When Saturday July 25

Where Montélimar – Mont Ventoux

How long 167km



IMPACT ON THE CLASSIFICATIONS

Yellow Jersey 5/5

Green Jersey 1/5

Polka-Dot Jersey 3/5



STAGE DESCRIPTION

It’s Judgement Day for the Tour: after four categorised lumps, it’s 21.8 unreleting kilometres up one of the Tour’s most legendary climbs: Mont Ventoux. After Le Chalet Reynard, there are no signs of civilisation barring snow poles: it’s five kilometres of scree and the climb’s famous “moonscape”. As Raphaël Géminiani warned Ferdi Kübler before the latter’s attack and subsequent foamy-mouthed capitulation in the 1955 Tour, it “isn’t a mountain like any other”. It could be that the Tour is decided here, à-la-Sastre, with an all-out attack early on.
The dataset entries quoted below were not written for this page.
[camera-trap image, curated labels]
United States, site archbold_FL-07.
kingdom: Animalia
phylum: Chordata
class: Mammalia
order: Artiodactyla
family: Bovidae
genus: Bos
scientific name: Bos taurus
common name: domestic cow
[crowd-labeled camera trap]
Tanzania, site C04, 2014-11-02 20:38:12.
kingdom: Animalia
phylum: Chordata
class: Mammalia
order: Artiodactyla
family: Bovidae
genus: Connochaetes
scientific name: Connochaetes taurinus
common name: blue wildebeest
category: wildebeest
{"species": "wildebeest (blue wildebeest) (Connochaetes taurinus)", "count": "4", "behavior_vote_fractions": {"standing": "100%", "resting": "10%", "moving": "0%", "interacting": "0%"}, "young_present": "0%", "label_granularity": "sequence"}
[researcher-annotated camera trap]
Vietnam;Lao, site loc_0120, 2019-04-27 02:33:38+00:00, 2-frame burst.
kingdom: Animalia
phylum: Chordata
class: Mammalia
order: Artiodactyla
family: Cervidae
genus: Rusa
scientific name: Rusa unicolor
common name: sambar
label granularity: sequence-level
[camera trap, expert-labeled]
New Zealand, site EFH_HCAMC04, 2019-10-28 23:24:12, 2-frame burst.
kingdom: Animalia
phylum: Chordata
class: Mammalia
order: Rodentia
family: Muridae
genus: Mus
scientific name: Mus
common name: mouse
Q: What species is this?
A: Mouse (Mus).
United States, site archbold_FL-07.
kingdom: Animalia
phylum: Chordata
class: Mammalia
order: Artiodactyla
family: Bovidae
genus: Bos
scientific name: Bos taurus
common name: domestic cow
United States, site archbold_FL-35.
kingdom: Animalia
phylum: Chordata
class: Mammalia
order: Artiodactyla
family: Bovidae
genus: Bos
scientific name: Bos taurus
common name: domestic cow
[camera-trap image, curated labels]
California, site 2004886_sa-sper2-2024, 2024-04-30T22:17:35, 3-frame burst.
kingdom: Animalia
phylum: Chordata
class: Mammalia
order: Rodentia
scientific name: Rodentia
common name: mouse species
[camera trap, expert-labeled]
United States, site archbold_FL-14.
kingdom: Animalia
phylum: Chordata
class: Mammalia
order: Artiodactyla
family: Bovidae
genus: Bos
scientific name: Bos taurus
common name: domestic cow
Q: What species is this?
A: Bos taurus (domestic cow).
While overall contenders will be giving it their all, a miscalculated effort could be fatal – anyone out of energy or bonking will be found out on the slopes “Giant of Provence”. If it is hot, the stage will be even more difficult and, potentially, more epic.



STAGE FACTS

  • The Hors-category Mont Ventoux  is 21.1 kilometres long with an average gradient of 7.6%. However, the climb’s last 16km average 8.9%.
  • The Ventoux was famously the mountain on which Tom Simpson collapsed and died in the 1967 Tour, due to a combination of exhaustion, drugs and a scorching Provencial day. There is a memorial for Simpson both in the town square in Bédoin and, more famously, two kilometres from the climb’s summit. Lesser known is Jean Malléjac’s collapse and near-death in the 1955 Tour.
  • The race is more accustomed to having a time-trial the day before Paris; this is the first time a mountain finish has ever been used as the race’s penultimate stage.
  • The Tour has been up the Ventoux thirteen times, and finished there seven times.
  • The stage winners atop Ventoux are a select bunch of Tour legends: Charly Gaul (1958), Raymond Poulidor (1965), Eddy Merckx (1970), Bernard Thévenet (1972), Jean-François Bernard (1987), Marco Pantani (2000) and Richard Virenque (2002).
  • Iban Mayo holds the record for the fastest climb of the Ventoux, set in the 2004 Dauphiné. He clocked 55m 51s.